Darrel stood his ground doggedly. "I refuse to go. I refuse to give you up," he declared, with a growl like a wild beast disturbed at meal-time. "Your lover has been arrested. He will hang, and you will be my wife. I'll bring your pride down then."

"Never! never! never! Frank can prove his innocence, and I will die sooner than be your wife. You betrayed him, you pitiful coward!"

"I did not. Miss Berry learnt that he was here."

"Through you," she flashed out.

"No. On my soul!" he protested. "I said nothing. I don't know how she learnt it. But she did make the discovery, and told Berry. He came down here last night, and watched Jarman's cottage. He saw Lancaster enter, and waited outside the window. After a time he smashed the glass with his gloved hands, and sprang into the room with a revolver.

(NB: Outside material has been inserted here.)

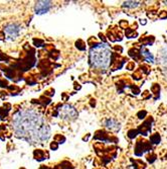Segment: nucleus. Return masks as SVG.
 I'll return each mask as SVG.
<instances>
[{"label":"nucleus","mask_w":167,"mask_h":169,"mask_svg":"<svg viewBox=\"0 0 167 169\" xmlns=\"http://www.w3.org/2000/svg\"><path fill=\"white\" fill-rule=\"evenodd\" d=\"M12 125L15 136L30 144H41L51 138V128L34 109L19 110L14 115Z\"/></svg>","instance_id":"1"},{"label":"nucleus","mask_w":167,"mask_h":169,"mask_svg":"<svg viewBox=\"0 0 167 169\" xmlns=\"http://www.w3.org/2000/svg\"><path fill=\"white\" fill-rule=\"evenodd\" d=\"M113 53L106 43L96 44L91 47L89 53L90 65L93 68L105 70L112 64Z\"/></svg>","instance_id":"2"},{"label":"nucleus","mask_w":167,"mask_h":169,"mask_svg":"<svg viewBox=\"0 0 167 169\" xmlns=\"http://www.w3.org/2000/svg\"><path fill=\"white\" fill-rule=\"evenodd\" d=\"M54 116H61V119H75L78 116V112H77V110L72 105H70V104H64L60 109H55V112Z\"/></svg>","instance_id":"3"},{"label":"nucleus","mask_w":167,"mask_h":169,"mask_svg":"<svg viewBox=\"0 0 167 169\" xmlns=\"http://www.w3.org/2000/svg\"><path fill=\"white\" fill-rule=\"evenodd\" d=\"M21 26L17 23H9L4 27V33L7 36L8 40H15L19 35Z\"/></svg>","instance_id":"4"},{"label":"nucleus","mask_w":167,"mask_h":169,"mask_svg":"<svg viewBox=\"0 0 167 169\" xmlns=\"http://www.w3.org/2000/svg\"><path fill=\"white\" fill-rule=\"evenodd\" d=\"M151 149H152V146L149 142L144 140H138L135 148V154L137 156H141L145 151H149Z\"/></svg>","instance_id":"5"},{"label":"nucleus","mask_w":167,"mask_h":169,"mask_svg":"<svg viewBox=\"0 0 167 169\" xmlns=\"http://www.w3.org/2000/svg\"><path fill=\"white\" fill-rule=\"evenodd\" d=\"M51 1H38L35 3L34 11L36 14H44L51 8Z\"/></svg>","instance_id":"6"},{"label":"nucleus","mask_w":167,"mask_h":169,"mask_svg":"<svg viewBox=\"0 0 167 169\" xmlns=\"http://www.w3.org/2000/svg\"><path fill=\"white\" fill-rule=\"evenodd\" d=\"M152 122H153L152 118L146 119V121L143 122V125H141L140 127H139V129L137 130L138 133H140L141 135H143V136L148 135V133L151 131V124H152Z\"/></svg>","instance_id":"7"},{"label":"nucleus","mask_w":167,"mask_h":169,"mask_svg":"<svg viewBox=\"0 0 167 169\" xmlns=\"http://www.w3.org/2000/svg\"><path fill=\"white\" fill-rule=\"evenodd\" d=\"M94 138H95V139H97V140L105 141V142H108V141H111V140H113V141H115V142H117L116 138L110 137V135L108 133H106L105 131H98L97 133H96Z\"/></svg>","instance_id":"8"},{"label":"nucleus","mask_w":167,"mask_h":169,"mask_svg":"<svg viewBox=\"0 0 167 169\" xmlns=\"http://www.w3.org/2000/svg\"><path fill=\"white\" fill-rule=\"evenodd\" d=\"M105 126H106V128L109 129L110 131L117 132L120 130V124L116 121V119H106V121H105Z\"/></svg>","instance_id":"9"},{"label":"nucleus","mask_w":167,"mask_h":169,"mask_svg":"<svg viewBox=\"0 0 167 169\" xmlns=\"http://www.w3.org/2000/svg\"><path fill=\"white\" fill-rule=\"evenodd\" d=\"M141 55L143 56V58L146 61H148L149 63H154V57H153V55L150 53L149 51L146 50L144 47L143 48H141Z\"/></svg>","instance_id":"10"},{"label":"nucleus","mask_w":167,"mask_h":169,"mask_svg":"<svg viewBox=\"0 0 167 169\" xmlns=\"http://www.w3.org/2000/svg\"><path fill=\"white\" fill-rule=\"evenodd\" d=\"M33 156H34V158L38 161H42V160H44V159H47L46 157H48V154L45 153L44 151H42V150H35V151L33 152Z\"/></svg>","instance_id":"11"},{"label":"nucleus","mask_w":167,"mask_h":169,"mask_svg":"<svg viewBox=\"0 0 167 169\" xmlns=\"http://www.w3.org/2000/svg\"><path fill=\"white\" fill-rule=\"evenodd\" d=\"M129 55L131 56L132 58H134L136 61H140L141 60V53H139V51L137 49H131V50L129 51Z\"/></svg>","instance_id":"12"},{"label":"nucleus","mask_w":167,"mask_h":169,"mask_svg":"<svg viewBox=\"0 0 167 169\" xmlns=\"http://www.w3.org/2000/svg\"><path fill=\"white\" fill-rule=\"evenodd\" d=\"M154 36H147V38H142L140 40V42L142 43L143 45H152L154 43Z\"/></svg>","instance_id":"13"},{"label":"nucleus","mask_w":167,"mask_h":169,"mask_svg":"<svg viewBox=\"0 0 167 169\" xmlns=\"http://www.w3.org/2000/svg\"><path fill=\"white\" fill-rule=\"evenodd\" d=\"M139 5V2L137 1H126L123 3V7L127 8H135Z\"/></svg>","instance_id":"14"},{"label":"nucleus","mask_w":167,"mask_h":169,"mask_svg":"<svg viewBox=\"0 0 167 169\" xmlns=\"http://www.w3.org/2000/svg\"><path fill=\"white\" fill-rule=\"evenodd\" d=\"M132 162L134 163V169H145V167H146L145 163H143L141 160H132Z\"/></svg>","instance_id":"15"},{"label":"nucleus","mask_w":167,"mask_h":169,"mask_svg":"<svg viewBox=\"0 0 167 169\" xmlns=\"http://www.w3.org/2000/svg\"><path fill=\"white\" fill-rule=\"evenodd\" d=\"M160 140H161V138H160V135L157 134V133L152 135V136L150 137V141L153 144H159L160 143Z\"/></svg>","instance_id":"16"},{"label":"nucleus","mask_w":167,"mask_h":169,"mask_svg":"<svg viewBox=\"0 0 167 169\" xmlns=\"http://www.w3.org/2000/svg\"><path fill=\"white\" fill-rule=\"evenodd\" d=\"M126 36L129 39L136 38V36H137V33H135L134 29H126Z\"/></svg>","instance_id":"17"},{"label":"nucleus","mask_w":167,"mask_h":169,"mask_svg":"<svg viewBox=\"0 0 167 169\" xmlns=\"http://www.w3.org/2000/svg\"><path fill=\"white\" fill-rule=\"evenodd\" d=\"M159 90H160V87L158 84H153V86L151 87V91L156 95L155 99H157V97H159Z\"/></svg>","instance_id":"18"},{"label":"nucleus","mask_w":167,"mask_h":169,"mask_svg":"<svg viewBox=\"0 0 167 169\" xmlns=\"http://www.w3.org/2000/svg\"><path fill=\"white\" fill-rule=\"evenodd\" d=\"M76 47L81 51H85L86 50V44L84 43L82 40H79V41L76 42Z\"/></svg>","instance_id":"19"},{"label":"nucleus","mask_w":167,"mask_h":169,"mask_svg":"<svg viewBox=\"0 0 167 169\" xmlns=\"http://www.w3.org/2000/svg\"><path fill=\"white\" fill-rule=\"evenodd\" d=\"M64 141H66V138L64 136H61V135H57V136L54 137V142L58 143H64Z\"/></svg>","instance_id":"20"},{"label":"nucleus","mask_w":167,"mask_h":169,"mask_svg":"<svg viewBox=\"0 0 167 169\" xmlns=\"http://www.w3.org/2000/svg\"><path fill=\"white\" fill-rule=\"evenodd\" d=\"M33 45L36 46V47H41L43 45V41L39 39H33Z\"/></svg>","instance_id":"21"},{"label":"nucleus","mask_w":167,"mask_h":169,"mask_svg":"<svg viewBox=\"0 0 167 169\" xmlns=\"http://www.w3.org/2000/svg\"><path fill=\"white\" fill-rule=\"evenodd\" d=\"M137 134H138V131L137 130H131V131H129L128 137L130 138V139H133V138L136 137V135H137Z\"/></svg>","instance_id":"22"},{"label":"nucleus","mask_w":167,"mask_h":169,"mask_svg":"<svg viewBox=\"0 0 167 169\" xmlns=\"http://www.w3.org/2000/svg\"><path fill=\"white\" fill-rule=\"evenodd\" d=\"M140 71L141 72L143 71L145 74H148V73L150 72V69H149V67L146 66V65H141L140 66Z\"/></svg>","instance_id":"23"},{"label":"nucleus","mask_w":167,"mask_h":169,"mask_svg":"<svg viewBox=\"0 0 167 169\" xmlns=\"http://www.w3.org/2000/svg\"><path fill=\"white\" fill-rule=\"evenodd\" d=\"M155 159H156V155L155 154L147 156V160H148V162H150V163H152V162L155 161Z\"/></svg>","instance_id":"24"},{"label":"nucleus","mask_w":167,"mask_h":169,"mask_svg":"<svg viewBox=\"0 0 167 169\" xmlns=\"http://www.w3.org/2000/svg\"><path fill=\"white\" fill-rule=\"evenodd\" d=\"M141 77H142V75L140 74V72H139V71L133 74V78L136 79V80H139V79H141Z\"/></svg>","instance_id":"25"},{"label":"nucleus","mask_w":167,"mask_h":169,"mask_svg":"<svg viewBox=\"0 0 167 169\" xmlns=\"http://www.w3.org/2000/svg\"><path fill=\"white\" fill-rule=\"evenodd\" d=\"M58 148V144L57 142H54L51 144V150H57Z\"/></svg>","instance_id":"26"},{"label":"nucleus","mask_w":167,"mask_h":169,"mask_svg":"<svg viewBox=\"0 0 167 169\" xmlns=\"http://www.w3.org/2000/svg\"><path fill=\"white\" fill-rule=\"evenodd\" d=\"M134 67H135L134 62H130L128 65H127V69H128V70H133V69H134Z\"/></svg>","instance_id":"27"},{"label":"nucleus","mask_w":167,"mask_h":169,"mask_svg":"<svg viewBox=\"0 0 167 169\" xmlns=\"http://www.w3.org/2000/svg\"><path fill=\"white\" fill-rule=\"evenodd\" d=\"M158 16H159V18H162V19L163 18H167V12L166 11H161V13H160Z\"/></svg>","instance_id":"28"},{"label":"nucleus","mask_w":167,"mask_h":169,"mask_svg":"<svg viewBox=\"0 0 167 169\" xmlns=\"http://www.w3.org/2000/svg\"><path fill=\"white\" fill-rule=\"evenodd\" d=\"M147 115V112H145V110H143V112H140L138 113V116H139V119H144V116Z\"/></svg>","instance_id":"29"},{"label":"nucleus","mask_w":167,"mask_h":169,"mask_svg":"<svg viewBox=\"0 0 167 169\" xmlns=\"http://www.w3.org/2000/svg\"><path fill=\"white\" fill-rule=\"evenodd\" d=\"M127 26H128V22H127V21H121V22H120V26L123 27V29H126Z\"/></svg>","instance_id":"30"},{"label":"nucleus","mask_w":167,"mask_h":169,"mask_svg":"<svg viewBox=\"0 0 167 169\" xmlns=\"http://www.w3.org/2000/svg\"><path fill=\"white\" fill-rule=\"evenodd\" d=\"M0 87H8V84L5 81L0 80Z\"/></svg>","instance_id":"31"},{"label":"nucleus","mask_w":167,"mask_h":169,"mask_svg":"<svg viewBox=\"0 0 167 169\" xmlns=\"http://www.w3.org/2000/svg\"><path fill=\"white\" fill-rule=\"evenodd\" d=\"M39 169H51V168H48V167H46V166H41Z\"/></svg>","instance_id":"32"},{"label":"nucleus","mask_w":167,"mask_h":169,"mask_svg":"<svg viewBox=\"0 0 167 169\" xmlns=\"http://www.w3.org/2000/svg\"><path fill=\"white\" fill-rule=\"evenodd\" d=\"M164 3H165V4L167 5V1H164Z\"/></svg>","instance_id":"33"},{"label":"nucleus","mask_w":167,"mask_h":169,"mask_svg":"<svg viewBox=\"0 0 167 169\" xmlns=\"http://www.w3.org/2000/svg\"><path fill=\"white\" fill-rule=\"evenodd\" d=\"M130 169H134V168H130Z\"/></svg>","instance_id":"34"},{"label":"nucleus","mask_w":167,"mask_h":169,"mask_svg":"<svg viewBox=\"0 0 167 169\" xmlns=\"http://www.w3.org/2000/svg\"><path fill=\"white\" fill-rule=\"evenodd\" d=\"M21 169H24V168H21Z\"/></svg>","instance_id":"35"}]
</instances>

Jarman overturned the lamp, and then--"

"And then," said a new voice--that of Jarman who had stolen upon the two unobserved--"then Frank escaped in the darkness with Tamaroo."

Darrel turned on the newcomer fiercely, but Mildred gave a cry of joy.

"Frank has not been taken then?" she cried, clapping her hands. "This man"--she looked scornfully at Darrel--"says he was captured."